Nous entendons par mythe, ce que Mircea Eliade a défini dans Aspects du mythe : Notre recherche portera en premier lieu sur les sociétés où le mythe est – ou a été jusqu’à ces derniers temps – « vivant », en ce sens qu’il fournit des modèles pour la conduite humaine et confère par là même signification et valeur à l’existence.

Or, le mythe relatif aux guérisons du " petit Saint-Ouen " n’a pas changé qu’il soit païen ou chrétien si, comme nous le pensons, le rameau de Jésus a pris le relai du rameau d’or païen.

Suivant l’argumentation de Mircea Eliade, nous remarquons que la répétition symbolique par des gestes – même à petite échelle – d’un mythe fondateur de l’univers et de l’humanité est sensée régénérer la vie dans la pensée païenne [7].

L’imitation des gestes fondateurs de l’univers (la cosmogonie) doit aider les hommes à faire un retour en arrière, avant que la vie ne dégénère. Et, ce re-commencement est, à proprement parler, la réplique du commencement absolu, la cosmogonie. La connaissance de l’origine de chaque chose (animal, plante…) confère alors une sorte de maitrise magique sur elle et procure la science de ce qui se passera à l’avenir.

Ce type de rituels a existé dans maintes sociétés et, sans savoir à quel mythe cosmogonique celte le rituel gaulois faisait référence, nous notons que les chrétiens ont dû le remplacer par un équivalent, c’est-à-dire Jésus en pleine gloire et avant qu’il ne meure…

            Le culte du " petit Saint-Ouen " garde donc le même sens pour des chrétiens ou des païens : il célèbre la vie quand elle rayonne et a pour objectif de recréer le monde d’avant le mal, la mort et la dégénérescence. Il semble que nous ayons affaire à un exemple de réappropriation d’un culte païen par les chrétiens. Cette transition a dû se faire au fil des générations sans quoi, un culte païen qui eût survécu trop longtemps à la christianisation eût été frappé d’interdiction pure et simple par les monothéistes.

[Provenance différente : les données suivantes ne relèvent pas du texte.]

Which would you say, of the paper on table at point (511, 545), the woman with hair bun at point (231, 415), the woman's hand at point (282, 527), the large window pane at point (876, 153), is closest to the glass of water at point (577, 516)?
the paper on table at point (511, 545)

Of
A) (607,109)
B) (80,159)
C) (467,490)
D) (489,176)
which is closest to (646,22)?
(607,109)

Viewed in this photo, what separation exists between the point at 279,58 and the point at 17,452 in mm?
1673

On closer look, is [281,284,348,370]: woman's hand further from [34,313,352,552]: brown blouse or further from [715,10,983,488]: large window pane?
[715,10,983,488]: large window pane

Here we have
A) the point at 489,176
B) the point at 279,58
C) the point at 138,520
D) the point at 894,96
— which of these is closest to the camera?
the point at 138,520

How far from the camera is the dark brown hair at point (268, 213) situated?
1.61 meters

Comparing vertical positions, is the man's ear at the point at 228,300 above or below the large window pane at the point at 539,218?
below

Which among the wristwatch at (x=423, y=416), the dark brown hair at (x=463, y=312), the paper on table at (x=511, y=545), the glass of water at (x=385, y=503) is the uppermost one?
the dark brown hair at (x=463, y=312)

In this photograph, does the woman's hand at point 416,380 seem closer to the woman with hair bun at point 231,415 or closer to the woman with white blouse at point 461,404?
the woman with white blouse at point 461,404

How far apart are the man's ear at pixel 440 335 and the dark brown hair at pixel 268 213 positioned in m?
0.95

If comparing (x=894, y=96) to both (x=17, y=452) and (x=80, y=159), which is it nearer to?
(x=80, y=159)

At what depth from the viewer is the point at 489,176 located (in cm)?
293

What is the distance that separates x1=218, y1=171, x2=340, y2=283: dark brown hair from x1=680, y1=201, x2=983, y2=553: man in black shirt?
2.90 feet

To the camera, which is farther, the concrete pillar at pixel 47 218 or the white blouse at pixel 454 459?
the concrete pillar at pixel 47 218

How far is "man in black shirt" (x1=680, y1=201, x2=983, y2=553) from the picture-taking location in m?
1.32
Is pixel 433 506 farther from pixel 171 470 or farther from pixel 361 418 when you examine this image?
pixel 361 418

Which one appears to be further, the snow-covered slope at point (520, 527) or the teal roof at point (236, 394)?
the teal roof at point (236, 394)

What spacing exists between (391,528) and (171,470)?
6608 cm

            Pour les Lérisiens, ce culte a réuni la communauté pendant de longs siècles autour d’une espérance. Notons que cet acte a perdu son importance religieuse en même que les liens sociaux traditionnels se sont délités au cours du XXe siècle et surtout après 1945.

            Les quelques processions et animations actuelles ont désormais pour origine la conscience de la fragilité d’un folklore (dans le sens neutre de connaissance populaire), bien plus que la foi ou la tradition.

 

Conclusion 

Il semble qu’un culte païen de Léry survécut au christianisme en se mélangeant avec les nouvelles croyances.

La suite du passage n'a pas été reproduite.